Unless otherwise specified herein, any notices or other communications required or permitted hereunder shall be sufficiently given if in writing and delivered personally or sent by facsimile transmission, internationally recognized overnight courier, registered or certified mail, to the address or facsimile number of Customer as set forth in the Service Descriptions or Company as set forth below. Such notices or other communications shall be deemed received (i) on the date delivered, if delivered personally, (ii) on the date that return confirmation is received, if sent by facsimile, (iii) on the business day (or, if international, on the second business day) after being sent by an internationally recognized overnight air courier or (iv) five days after being sent, if sent by first class registered mail, return receipt requested.

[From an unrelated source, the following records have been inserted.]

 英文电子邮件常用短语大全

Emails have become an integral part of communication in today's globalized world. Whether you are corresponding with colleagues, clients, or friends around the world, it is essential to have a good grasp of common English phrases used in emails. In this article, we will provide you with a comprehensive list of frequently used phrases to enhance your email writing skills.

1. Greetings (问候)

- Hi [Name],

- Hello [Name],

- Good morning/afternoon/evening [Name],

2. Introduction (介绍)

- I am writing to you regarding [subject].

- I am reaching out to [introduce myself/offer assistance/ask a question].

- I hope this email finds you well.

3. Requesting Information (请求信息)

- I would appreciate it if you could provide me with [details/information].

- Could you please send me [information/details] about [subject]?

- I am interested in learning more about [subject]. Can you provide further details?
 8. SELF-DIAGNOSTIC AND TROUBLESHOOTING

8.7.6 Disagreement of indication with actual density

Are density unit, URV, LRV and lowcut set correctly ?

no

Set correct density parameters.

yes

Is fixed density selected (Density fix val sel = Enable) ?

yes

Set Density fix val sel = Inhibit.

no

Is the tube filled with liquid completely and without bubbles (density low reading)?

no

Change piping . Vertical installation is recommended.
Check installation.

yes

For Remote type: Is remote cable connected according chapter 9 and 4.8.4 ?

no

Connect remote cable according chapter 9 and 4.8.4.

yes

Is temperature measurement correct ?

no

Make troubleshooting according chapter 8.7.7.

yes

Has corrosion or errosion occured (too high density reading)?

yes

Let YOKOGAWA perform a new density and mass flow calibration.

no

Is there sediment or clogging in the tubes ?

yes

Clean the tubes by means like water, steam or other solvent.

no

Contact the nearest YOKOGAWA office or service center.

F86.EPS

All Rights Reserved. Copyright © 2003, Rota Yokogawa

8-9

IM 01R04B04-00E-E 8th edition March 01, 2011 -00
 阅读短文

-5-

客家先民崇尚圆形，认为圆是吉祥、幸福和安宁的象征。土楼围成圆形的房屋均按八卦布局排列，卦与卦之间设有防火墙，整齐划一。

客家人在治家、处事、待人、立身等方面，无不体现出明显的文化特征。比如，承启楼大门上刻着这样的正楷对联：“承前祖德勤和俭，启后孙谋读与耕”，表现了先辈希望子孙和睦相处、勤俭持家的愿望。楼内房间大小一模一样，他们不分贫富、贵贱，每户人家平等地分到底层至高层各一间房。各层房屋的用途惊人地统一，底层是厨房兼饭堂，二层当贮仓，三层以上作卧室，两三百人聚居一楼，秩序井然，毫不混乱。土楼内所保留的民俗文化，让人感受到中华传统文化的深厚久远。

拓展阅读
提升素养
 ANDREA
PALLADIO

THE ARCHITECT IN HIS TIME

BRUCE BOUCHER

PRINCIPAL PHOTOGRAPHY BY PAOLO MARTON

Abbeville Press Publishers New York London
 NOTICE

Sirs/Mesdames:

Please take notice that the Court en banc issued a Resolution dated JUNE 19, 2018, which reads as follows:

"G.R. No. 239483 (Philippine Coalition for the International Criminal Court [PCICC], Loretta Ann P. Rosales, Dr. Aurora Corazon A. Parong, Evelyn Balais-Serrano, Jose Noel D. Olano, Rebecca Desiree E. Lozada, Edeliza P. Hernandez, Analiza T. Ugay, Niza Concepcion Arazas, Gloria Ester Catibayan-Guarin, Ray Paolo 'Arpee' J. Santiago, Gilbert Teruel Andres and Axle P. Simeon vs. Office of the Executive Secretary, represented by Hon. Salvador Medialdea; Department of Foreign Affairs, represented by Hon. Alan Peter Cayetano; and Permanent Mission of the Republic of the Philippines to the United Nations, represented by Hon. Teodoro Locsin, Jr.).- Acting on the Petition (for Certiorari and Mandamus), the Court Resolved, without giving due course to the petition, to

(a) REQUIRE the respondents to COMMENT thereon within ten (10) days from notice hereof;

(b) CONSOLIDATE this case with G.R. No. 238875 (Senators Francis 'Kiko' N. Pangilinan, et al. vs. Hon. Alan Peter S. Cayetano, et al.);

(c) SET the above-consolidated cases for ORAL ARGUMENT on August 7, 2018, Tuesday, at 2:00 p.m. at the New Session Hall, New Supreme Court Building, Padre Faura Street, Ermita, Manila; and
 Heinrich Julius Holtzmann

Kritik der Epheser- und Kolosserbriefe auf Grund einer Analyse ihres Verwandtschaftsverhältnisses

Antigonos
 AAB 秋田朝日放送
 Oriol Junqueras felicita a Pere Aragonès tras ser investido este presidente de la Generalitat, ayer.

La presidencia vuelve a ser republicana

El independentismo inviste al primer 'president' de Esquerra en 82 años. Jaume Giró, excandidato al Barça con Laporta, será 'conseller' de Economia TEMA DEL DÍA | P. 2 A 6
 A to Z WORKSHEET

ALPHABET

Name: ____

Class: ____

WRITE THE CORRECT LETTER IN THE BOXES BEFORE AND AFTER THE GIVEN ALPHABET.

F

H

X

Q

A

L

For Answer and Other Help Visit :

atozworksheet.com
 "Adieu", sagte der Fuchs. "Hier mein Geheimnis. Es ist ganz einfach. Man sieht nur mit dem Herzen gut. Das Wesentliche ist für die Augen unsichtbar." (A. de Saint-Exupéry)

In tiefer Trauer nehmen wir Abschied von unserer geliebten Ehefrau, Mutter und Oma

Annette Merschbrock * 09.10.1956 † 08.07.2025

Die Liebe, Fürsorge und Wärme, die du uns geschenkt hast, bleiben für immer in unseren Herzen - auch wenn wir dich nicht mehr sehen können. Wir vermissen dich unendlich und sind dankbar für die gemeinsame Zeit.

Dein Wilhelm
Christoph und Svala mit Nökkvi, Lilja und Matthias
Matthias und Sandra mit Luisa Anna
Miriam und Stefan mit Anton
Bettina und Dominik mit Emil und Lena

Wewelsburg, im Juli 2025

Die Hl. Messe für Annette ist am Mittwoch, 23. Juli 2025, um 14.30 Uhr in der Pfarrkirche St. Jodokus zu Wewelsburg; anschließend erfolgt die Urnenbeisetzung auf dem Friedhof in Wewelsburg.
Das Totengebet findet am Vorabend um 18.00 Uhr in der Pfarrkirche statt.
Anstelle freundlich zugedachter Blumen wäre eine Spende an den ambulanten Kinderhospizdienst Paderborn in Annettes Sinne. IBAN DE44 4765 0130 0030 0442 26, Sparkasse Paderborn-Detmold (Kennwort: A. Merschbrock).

This Agreement shall be governed by and construed in accordance with the laws of the State of New Jersey, without regard to choice of law provisions that would cause the application of the law of another jurisdiction.
Failure by either Company or Customer to enforce any of the provisions of this Agreement or any rights with respect hereto or the failure to exercise any option provided hereunder shall in no way be considered to be waiver of such provisions, rights or options, or to in any way affect the validity of this Agreement. If one or more of the provisions contained in this Agreement are found to be invalid, illegal or unenforceable in any respect, the validity, legality and enforceability of the remaining provisions shall not be affected. This Agreement may be executed in any number of counterparts, each of which shall be deemed an original, but all of which together shall constitute one and the same instrument.